A Movement Takes a Hit

The arrest of Elvira Arellano put the small but determined sanctuary movement back in the headlines. The fallout—and how its members hope to capitalize on the attention to put immigration reform back in play.

By Jennifer Ordoñez
Newsweek

It has been three and a half months since Juan “Santuario” stopped using his real last name and moved from the home he owns, the young daughters he loves and the business he runs to live in a cramped room on the second floor of a Lutheran church in North Hollywood, a suburban neighborhood in Los Angeles. Some weeks pass slowly—the 38-year-old illegal immigrant from Guatemala tries to keep busy reading the Bible, cleaning and doing odd jobs within the church’s gates. Other weeks, a steady stream of camera crews and reporters show up, eager to find out how he’s holding up in his self-imposed exile.

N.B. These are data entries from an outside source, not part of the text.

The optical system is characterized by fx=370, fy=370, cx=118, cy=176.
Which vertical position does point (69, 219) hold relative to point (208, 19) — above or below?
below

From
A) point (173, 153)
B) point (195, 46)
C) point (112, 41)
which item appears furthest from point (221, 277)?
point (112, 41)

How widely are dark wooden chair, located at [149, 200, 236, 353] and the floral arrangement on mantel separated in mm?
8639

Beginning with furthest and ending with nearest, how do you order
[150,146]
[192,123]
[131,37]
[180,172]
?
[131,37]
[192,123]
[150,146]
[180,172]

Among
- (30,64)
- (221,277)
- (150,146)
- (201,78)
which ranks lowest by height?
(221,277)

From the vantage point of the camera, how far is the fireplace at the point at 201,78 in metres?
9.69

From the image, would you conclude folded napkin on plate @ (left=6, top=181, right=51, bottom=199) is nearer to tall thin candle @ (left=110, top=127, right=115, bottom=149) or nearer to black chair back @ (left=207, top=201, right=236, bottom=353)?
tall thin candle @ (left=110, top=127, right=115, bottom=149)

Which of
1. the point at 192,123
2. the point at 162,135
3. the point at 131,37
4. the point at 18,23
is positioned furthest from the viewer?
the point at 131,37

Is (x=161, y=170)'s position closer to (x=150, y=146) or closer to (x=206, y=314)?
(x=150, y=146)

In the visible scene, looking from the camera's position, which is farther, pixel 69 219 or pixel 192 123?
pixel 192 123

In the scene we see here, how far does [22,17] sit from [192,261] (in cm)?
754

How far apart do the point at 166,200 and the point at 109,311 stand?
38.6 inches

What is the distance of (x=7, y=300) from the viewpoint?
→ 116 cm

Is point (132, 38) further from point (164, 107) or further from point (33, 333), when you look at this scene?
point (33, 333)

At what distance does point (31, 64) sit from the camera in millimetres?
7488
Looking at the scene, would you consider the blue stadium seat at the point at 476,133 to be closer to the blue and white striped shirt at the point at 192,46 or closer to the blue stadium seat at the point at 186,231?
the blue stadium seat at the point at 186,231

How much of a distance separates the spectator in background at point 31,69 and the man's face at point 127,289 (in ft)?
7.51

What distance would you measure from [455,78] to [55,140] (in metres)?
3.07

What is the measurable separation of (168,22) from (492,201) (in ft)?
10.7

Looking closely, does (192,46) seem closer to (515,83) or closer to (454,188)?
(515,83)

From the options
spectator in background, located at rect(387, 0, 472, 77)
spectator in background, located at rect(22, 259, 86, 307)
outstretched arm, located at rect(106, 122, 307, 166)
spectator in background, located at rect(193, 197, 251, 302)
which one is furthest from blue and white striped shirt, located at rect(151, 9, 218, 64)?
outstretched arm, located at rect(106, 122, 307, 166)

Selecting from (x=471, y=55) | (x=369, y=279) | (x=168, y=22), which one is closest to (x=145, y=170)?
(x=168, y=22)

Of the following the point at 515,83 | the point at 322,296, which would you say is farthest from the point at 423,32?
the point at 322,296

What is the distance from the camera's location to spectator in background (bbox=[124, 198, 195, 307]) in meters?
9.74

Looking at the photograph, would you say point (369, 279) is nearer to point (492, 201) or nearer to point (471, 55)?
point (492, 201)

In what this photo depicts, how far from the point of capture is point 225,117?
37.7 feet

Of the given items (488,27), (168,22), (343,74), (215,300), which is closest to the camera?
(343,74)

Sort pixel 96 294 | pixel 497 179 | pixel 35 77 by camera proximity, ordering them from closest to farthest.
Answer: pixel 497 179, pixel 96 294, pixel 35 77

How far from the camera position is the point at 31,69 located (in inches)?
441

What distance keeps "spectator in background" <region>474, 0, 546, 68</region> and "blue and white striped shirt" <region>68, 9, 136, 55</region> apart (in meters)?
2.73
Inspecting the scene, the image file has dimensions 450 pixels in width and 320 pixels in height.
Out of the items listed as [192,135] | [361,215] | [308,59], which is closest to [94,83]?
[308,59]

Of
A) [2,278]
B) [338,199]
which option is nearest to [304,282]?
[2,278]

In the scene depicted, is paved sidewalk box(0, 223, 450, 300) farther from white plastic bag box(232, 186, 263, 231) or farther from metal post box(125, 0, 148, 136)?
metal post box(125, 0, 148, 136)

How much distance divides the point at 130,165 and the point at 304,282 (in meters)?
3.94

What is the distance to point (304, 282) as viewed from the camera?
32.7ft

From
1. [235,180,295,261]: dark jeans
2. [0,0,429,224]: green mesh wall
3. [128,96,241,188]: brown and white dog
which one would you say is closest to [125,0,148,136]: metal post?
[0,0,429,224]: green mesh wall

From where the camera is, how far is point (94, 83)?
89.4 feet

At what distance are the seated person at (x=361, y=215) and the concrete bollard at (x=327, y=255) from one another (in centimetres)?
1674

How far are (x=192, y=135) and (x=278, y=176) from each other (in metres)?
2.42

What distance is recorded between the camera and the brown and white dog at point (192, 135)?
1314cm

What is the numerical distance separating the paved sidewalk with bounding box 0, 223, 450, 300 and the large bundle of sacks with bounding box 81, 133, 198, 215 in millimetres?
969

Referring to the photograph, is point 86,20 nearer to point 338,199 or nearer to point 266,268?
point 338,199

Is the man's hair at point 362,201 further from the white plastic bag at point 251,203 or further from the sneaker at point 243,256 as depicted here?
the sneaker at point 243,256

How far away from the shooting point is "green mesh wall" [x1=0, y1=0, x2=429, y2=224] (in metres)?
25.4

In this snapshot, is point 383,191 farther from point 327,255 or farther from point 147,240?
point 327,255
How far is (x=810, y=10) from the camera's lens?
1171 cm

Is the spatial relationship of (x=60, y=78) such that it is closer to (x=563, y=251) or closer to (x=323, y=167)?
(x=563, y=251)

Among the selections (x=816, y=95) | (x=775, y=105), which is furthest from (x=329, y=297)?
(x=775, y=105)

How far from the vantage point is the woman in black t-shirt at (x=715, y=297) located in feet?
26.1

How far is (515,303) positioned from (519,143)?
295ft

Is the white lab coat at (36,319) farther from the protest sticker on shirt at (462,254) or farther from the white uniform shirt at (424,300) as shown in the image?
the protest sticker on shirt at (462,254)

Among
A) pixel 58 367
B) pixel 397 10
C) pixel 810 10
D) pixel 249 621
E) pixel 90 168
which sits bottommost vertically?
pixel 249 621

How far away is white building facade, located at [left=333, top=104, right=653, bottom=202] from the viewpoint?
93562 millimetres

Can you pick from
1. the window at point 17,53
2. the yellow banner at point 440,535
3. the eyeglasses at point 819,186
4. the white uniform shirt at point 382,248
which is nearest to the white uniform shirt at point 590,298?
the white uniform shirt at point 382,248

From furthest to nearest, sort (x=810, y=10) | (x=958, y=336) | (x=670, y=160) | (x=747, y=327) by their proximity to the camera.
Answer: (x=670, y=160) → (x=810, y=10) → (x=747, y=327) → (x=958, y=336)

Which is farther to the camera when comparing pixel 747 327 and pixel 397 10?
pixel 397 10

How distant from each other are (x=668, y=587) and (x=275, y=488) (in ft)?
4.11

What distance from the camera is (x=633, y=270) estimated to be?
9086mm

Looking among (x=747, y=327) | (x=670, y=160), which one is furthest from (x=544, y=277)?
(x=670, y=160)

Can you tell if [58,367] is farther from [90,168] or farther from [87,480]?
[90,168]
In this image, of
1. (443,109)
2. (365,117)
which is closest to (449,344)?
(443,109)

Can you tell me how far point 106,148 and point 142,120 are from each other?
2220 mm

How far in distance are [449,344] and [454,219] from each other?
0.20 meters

This has been one of the busy weeks. On Sunday, Elvira Arellano, an illegal immigrant who for the last year has been holed up in a Chicago church, was arrested and subsequently deported to her native Mexico after she traveled to Los Angeles to attend several speaking engagements. Like Arellano, Juan is one of 22 carefully chosen illegal immigrants living on the grounds of various churches as part of what’s being called the New Sanctuary Movement. It’s a group vetted by a team of lawyers working with the religious congregations involved in the movement, which range from Roman Catholic to Jewish to Mennonite.To be the face of the estimated 12 million illegal aliens now living in the United States, as organizers call them, the small crew now in sanctuary have either overstayed their visas or never had one in the first place.